Keeper of the Privy Purse
- In office 1773–1812
- Monarch: George III
- Preceded by: Sir William Breton
- Succeeded by: John McMahon

Personal details
- Born: 20 April 1725 London, England
- Died: 24 February 1811 (aged 85) Grosvenor Square, Mayfair, London
- Party: Tory
- Spouse(s): (1) Hon. Anne Legge (died 1786) (2) Lady Elizabeth Waldegrave (1758–1823)
- Parent(s): George Brudenell, 3rd Earl of Cardigan Lady Elizabeth Bruce
- Education: Oriel College, Oxford

= James Brudenell, 5th Earl of Cardigan =

British courtier and politician

James Brudenell, 5th Earl of Cardigan (20 April 1725 – 24 February 1811), styled The Honourable James Brudenell until 1780 and known as The Lord Brudenell between 1780 and 1790, was a British courtier and politician who sat in the House of Commons from 1754 to 1780, when he was raised to the peerage as Baron Brudenell.

==Background and education==
Brudenell was born in London, England, the second son of George Brudenell, 3rd Earl of Cardigan, by Lady Elizabeth Bruce, daughter of Thomas Bruce, 3rd Earl of Elgin.
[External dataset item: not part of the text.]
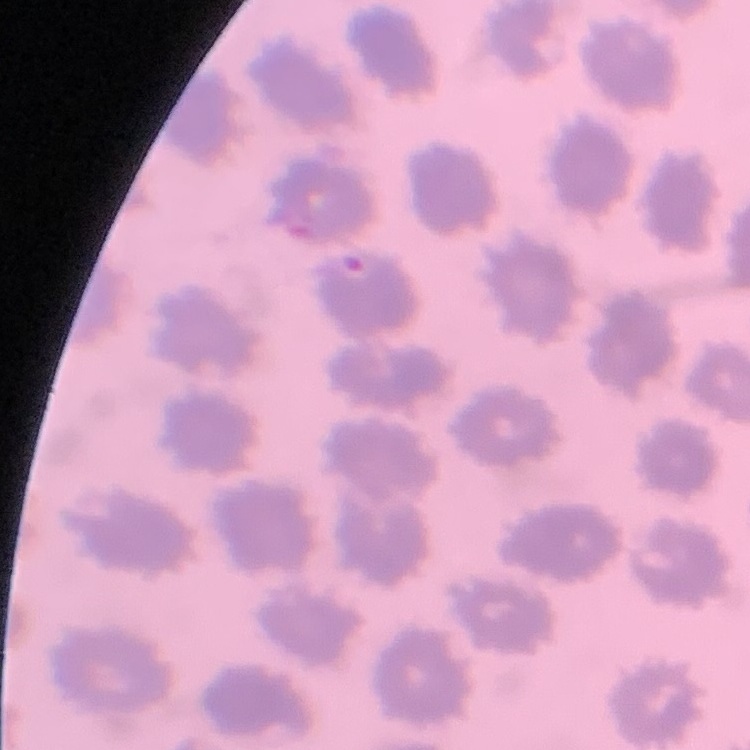 The red blood cells show no rouleaux formation. Stained with either Field's or Giemsa. One tile cut from a larger photomicrograph. Thin peripheral smear.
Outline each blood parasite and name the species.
He was the brother of George Montagu, 1st Duke of Montagu, the Honourable Robert Brudenell and Thomas Brudenell-Bruce, 1st Earl of Ailesbury. He was educated at Winchester College, Hampshire and matriculated at Oriel College, Oxford, from where he graduated in 1747 with a Bachelor of Arts degree.

==Public life==
Brudenell was Member of Parliament for Shaftesbury from 1754 to 1761, for Hastings from 1761 to 1768, for Great Bedwyn from March to November 1768 and for Marlborough 1768 to 1780. He served as Deputy Cofferer of the Household from 1755 to 1760, as Master of Robes to the Prince of Wales from 1758 to 1760, who acceded as King George III, and as Keeper of the Privy Purse from 1760 to 1811.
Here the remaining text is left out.